Denis Nidos aime surprendre. Se surprendre et nous surprendre. Il aime la vie en marge et au centre. En noir et blanc aussi. Alors, saisir des légumes, leur donner une place émotionnelle dans le panthéon de la vie, c'est rendre un hommage à ces précieux légumes qui ne sont plus des Sans Domicile Fixe de l'image et deviennent au fil des clichés ce que Roland Barthes décrivait en ces quelques mots : « se mettre à table est affaire de langage.» Et Denis Nidos nous ouvre une table inédite, exceptionnelle, joyeuse, interpellative, captivante, étrange. Tout
simplement sa table, en forme de photographies noir et blanc sur l'Art de la vie de nos plantes potagères est magistrale. Au sens étymologique il s'entend. Brillat-Savarin, le célèbre gastronome, qui fit une éloge du règne végétal dans certains de ses écrits aurait été enchanté par ces visions photographiques. Un végétal que la symbolique retient comme l'unité
fondamentale de la vie. De nombreux textes montrent le passage du végétal à l'animal, à l'humain et au divin. Inversement aussi.
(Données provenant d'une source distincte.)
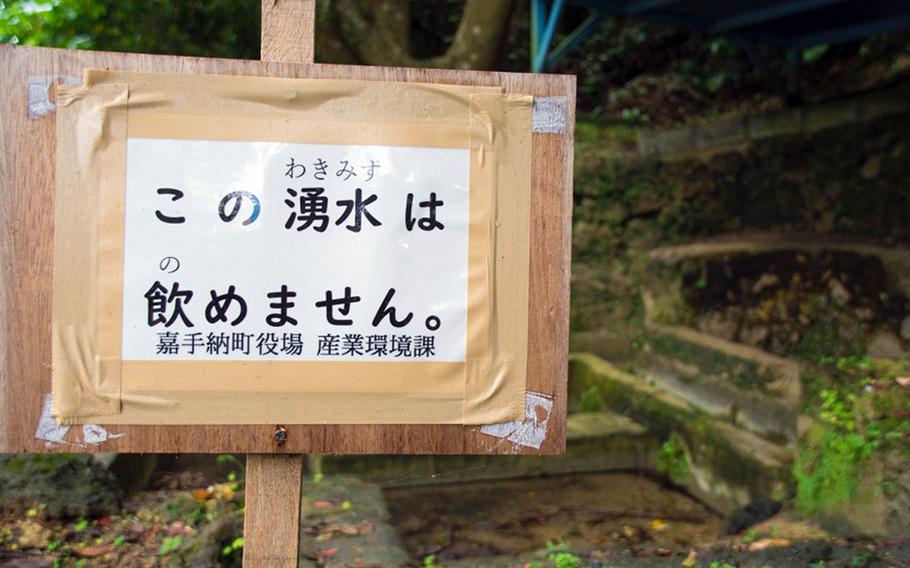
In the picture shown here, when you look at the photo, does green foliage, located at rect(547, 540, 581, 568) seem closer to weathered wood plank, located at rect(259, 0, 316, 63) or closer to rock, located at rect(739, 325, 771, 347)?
weathered wood plank, located at rect(259, 0, 316, 63)

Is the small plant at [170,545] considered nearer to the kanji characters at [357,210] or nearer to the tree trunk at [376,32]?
the kanji characters at [357,210]

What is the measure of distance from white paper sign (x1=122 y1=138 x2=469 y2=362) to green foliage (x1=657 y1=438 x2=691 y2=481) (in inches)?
129

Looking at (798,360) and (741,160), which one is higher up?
Result: (741,160)

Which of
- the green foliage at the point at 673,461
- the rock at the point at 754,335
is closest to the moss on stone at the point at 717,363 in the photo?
the rock at the point at 754,335

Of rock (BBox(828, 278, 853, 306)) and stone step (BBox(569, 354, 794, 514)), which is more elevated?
rock (BBox(828, 278, 853, 306))

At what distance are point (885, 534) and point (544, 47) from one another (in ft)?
11.4

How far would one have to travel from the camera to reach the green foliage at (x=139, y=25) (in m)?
4.25

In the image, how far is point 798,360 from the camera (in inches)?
174

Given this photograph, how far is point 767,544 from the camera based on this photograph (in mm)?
2904

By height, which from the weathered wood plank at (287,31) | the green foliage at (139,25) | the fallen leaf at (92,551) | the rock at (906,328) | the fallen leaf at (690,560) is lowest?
the fallen leaf at (92,551)

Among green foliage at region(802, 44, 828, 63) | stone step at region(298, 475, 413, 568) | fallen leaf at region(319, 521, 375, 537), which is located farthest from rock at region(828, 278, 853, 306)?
green foliage at region(802, 44, 828, 63)

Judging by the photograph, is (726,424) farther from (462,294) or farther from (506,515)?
(462,294)

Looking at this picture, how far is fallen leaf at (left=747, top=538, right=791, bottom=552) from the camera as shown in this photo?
2.85 metres

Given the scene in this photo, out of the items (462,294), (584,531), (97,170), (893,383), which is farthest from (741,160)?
(97,170)
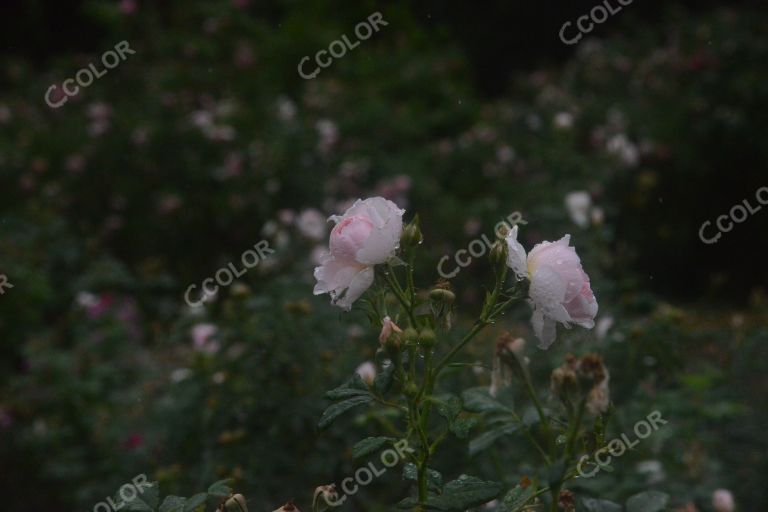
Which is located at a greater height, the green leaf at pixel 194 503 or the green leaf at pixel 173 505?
the green leaf at pixel 173 505

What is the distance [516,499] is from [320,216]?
2.47 m

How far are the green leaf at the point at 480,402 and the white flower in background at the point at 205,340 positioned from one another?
3.68 ft

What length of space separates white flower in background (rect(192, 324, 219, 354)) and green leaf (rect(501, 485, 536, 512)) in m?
1.32

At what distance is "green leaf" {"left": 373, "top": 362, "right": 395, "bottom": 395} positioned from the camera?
3.68 ft

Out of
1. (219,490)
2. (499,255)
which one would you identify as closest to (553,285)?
(499,255)

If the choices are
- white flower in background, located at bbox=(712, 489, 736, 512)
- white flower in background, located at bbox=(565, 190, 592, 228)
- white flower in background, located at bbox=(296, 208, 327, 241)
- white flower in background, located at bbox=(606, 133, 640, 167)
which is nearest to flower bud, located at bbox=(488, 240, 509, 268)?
white flower in background, located at bbox=(712, 489, 736, 512)

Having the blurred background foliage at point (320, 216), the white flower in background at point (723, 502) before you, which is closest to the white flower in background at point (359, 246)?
the blurred background foliage at point (320, 216)

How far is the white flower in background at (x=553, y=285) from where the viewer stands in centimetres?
107

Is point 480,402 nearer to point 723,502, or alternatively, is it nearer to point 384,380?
point 384,380

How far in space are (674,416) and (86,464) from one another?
2035mm

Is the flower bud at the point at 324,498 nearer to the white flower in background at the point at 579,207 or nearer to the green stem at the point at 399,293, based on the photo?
the green stem at the point at 399,293

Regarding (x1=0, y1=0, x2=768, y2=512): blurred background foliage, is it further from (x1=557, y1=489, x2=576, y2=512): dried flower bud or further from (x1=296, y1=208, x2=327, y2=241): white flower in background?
(x1=557, y1=489, x2=576, y2=512): dried flower bud

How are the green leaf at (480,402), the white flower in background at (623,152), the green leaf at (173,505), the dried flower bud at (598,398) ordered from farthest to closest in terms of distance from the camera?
the white flower in background at (623,152) → the green leaf at (480,402) → the green leaf at (173,505) → the dried flower bud at (598,398)

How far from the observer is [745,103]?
16.9 feet
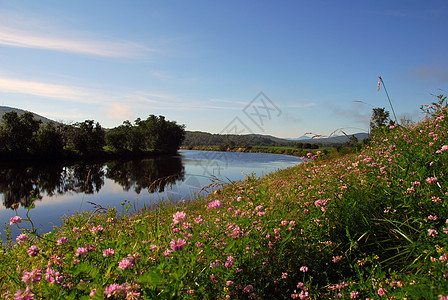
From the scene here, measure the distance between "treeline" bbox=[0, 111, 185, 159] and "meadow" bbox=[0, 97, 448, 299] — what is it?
39.6m

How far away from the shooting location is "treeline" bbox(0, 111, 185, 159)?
3322 cm

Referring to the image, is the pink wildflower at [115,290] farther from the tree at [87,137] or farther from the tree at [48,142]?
the tree at [87,137]

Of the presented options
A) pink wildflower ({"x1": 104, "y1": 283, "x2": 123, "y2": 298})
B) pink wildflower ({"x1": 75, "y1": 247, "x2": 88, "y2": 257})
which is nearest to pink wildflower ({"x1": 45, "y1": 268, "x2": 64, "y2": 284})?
pink wildflower ({"x1": 75, "y1": 247, "x2": 88, "y2": 257})

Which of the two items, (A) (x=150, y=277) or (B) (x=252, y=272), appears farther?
(B) (x=252, y=272)

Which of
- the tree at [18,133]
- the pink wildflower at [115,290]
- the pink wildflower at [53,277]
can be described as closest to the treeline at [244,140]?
the tree at [18,133]

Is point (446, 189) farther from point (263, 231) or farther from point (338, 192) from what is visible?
point (263, 231)

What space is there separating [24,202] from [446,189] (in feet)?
57.0

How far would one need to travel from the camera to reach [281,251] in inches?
82.6

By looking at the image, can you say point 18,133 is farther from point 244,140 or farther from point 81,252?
point 81,252

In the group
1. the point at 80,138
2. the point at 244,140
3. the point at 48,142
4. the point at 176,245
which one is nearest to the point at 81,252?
the point at 176,245

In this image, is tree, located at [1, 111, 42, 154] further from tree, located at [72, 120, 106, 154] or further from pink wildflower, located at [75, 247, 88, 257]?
pink wildflower, located at [75, 247, 88, 257]

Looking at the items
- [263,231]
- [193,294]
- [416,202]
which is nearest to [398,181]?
[416,202]

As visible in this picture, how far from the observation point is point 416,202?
2.23m

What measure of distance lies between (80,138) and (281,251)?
1869 inches
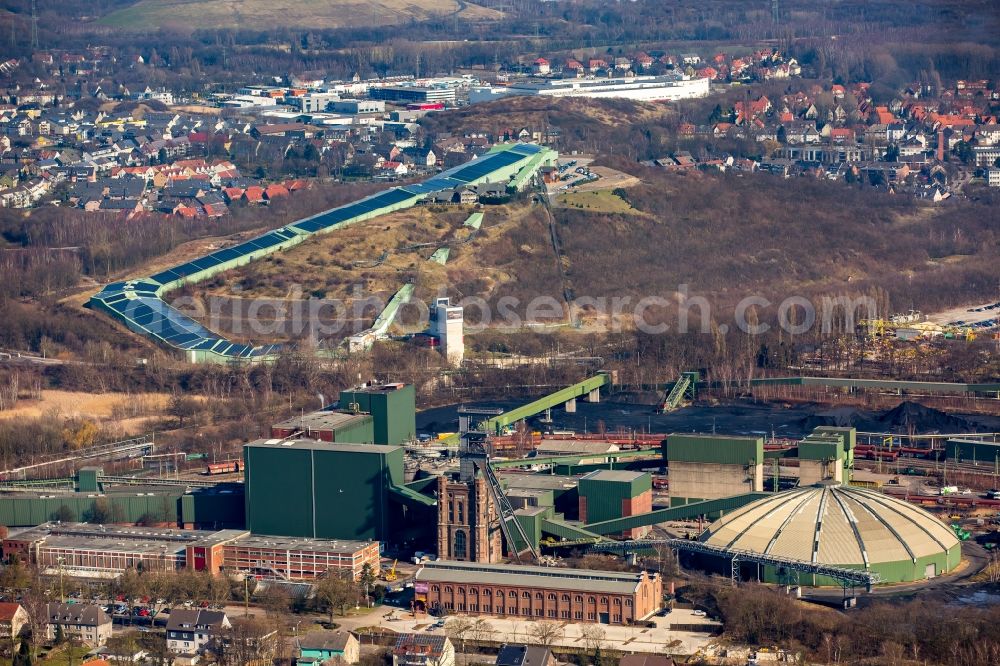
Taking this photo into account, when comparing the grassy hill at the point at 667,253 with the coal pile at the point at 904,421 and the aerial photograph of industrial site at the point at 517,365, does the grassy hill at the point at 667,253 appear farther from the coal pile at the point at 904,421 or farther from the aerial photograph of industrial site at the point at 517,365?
the coal pile at the point at 904,421

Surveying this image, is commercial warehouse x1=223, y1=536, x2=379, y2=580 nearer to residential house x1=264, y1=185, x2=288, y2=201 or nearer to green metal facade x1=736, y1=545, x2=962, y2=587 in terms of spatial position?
green metal facade x1=736, y1=545, x2=962, y2=587

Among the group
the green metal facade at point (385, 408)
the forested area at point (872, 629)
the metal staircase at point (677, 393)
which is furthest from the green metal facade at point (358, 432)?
the forested area at point (872, 629)

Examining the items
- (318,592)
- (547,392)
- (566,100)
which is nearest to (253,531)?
(318,592)

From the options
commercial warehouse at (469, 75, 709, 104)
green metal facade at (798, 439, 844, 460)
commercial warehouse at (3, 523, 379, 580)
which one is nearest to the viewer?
commercial warehouse at (3, 523, 379, 580)

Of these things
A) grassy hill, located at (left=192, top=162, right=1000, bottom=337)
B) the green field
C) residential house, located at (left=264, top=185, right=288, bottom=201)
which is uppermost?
residential house, located at (left=264, top=185, right=288, bottom=201)

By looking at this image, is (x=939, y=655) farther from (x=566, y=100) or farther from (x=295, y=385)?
(x=566, y=100)

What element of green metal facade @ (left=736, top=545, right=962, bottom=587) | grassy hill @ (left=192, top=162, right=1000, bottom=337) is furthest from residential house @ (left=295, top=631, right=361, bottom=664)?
grassy hill @ (left=192, top=162, right=1000, bottom=337)
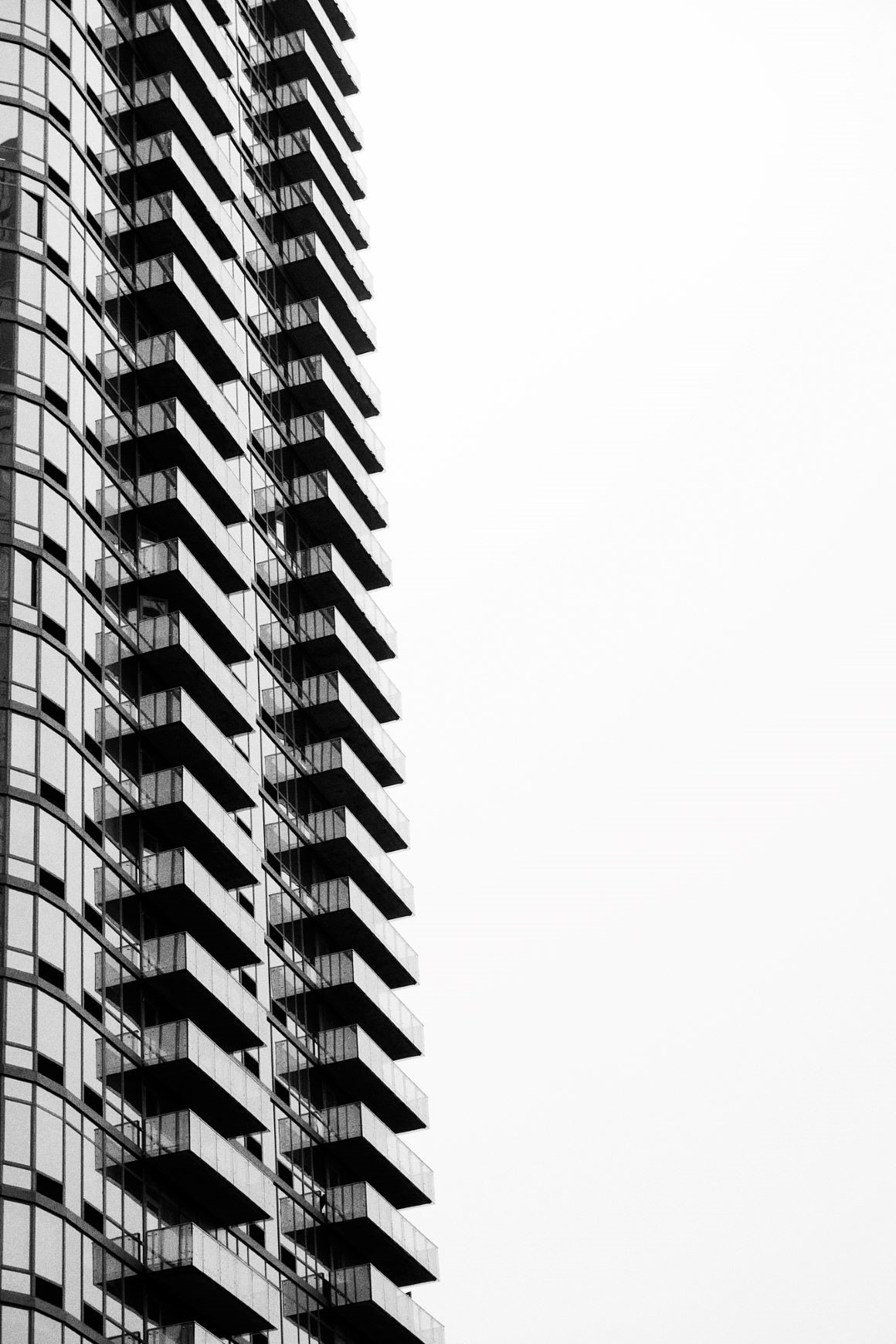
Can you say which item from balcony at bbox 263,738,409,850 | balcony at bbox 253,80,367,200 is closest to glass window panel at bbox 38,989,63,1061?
balcony at bbox 263,738,409,850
Fulbert-Dumonteil, autre prestigieux critique gastronomique, disciple de Brillat-Savarin, dans un de ses ouvrages n'écrit-il point ; «Faisant l'autre soir un tour de jardin, j'entendis tout à coup des voix singulières qui s'élevaient des plates-bandes. C'était des légumes qui causaient. Assez surpris, ma fois, j'écoutais leurs confidences intimes.» La nourriture désirée par Denis Nidos, plaisir de l'image, désir d'une
communion profonde avec ce monde mystérieux d'où nous sommes issus, devient une mise en scène en forme de cérémonie ethnographique. Une ethnographie des sens, qui transcende la poésie de nos jardins, marchés et tables, pour inviter à la poésie de la vie. Serions-nous des légumes ? Ou ceux-ci seraient-ils humains ? J'entends Raymond Devos revisant son fameux sketch du chien qui parle et de l'homme qui finit par ... aboyer. Le pire, c'est que la table de Denis Nidos devient cruelle au point de donner la vie à nos petits cucurbitacés et de prolonger la réflexion d'un végétarien tel que Albert Einstein qui disait : «le jour viendra où les hommes proscriront le meurtre des animaux comme ils proscrivent le meurtre de leur semblable.» Jean-François Revel, le philosophe, souligne que «l'histoire de la gastronomie est une lutte perpétuelle entre la tradition et l'invention.» Nul doute que nos grands chefs de ce temps retrouvent dans le talent de Denis Nidos, dans son regard, sa technique, son art, une confirmation de son propos. On ne sait plus si la gastronomie rejoint la photographie. L'inverse aussi. On voit bien que Denis Nidos aime surprendre. Se surprendre et nous surprendre.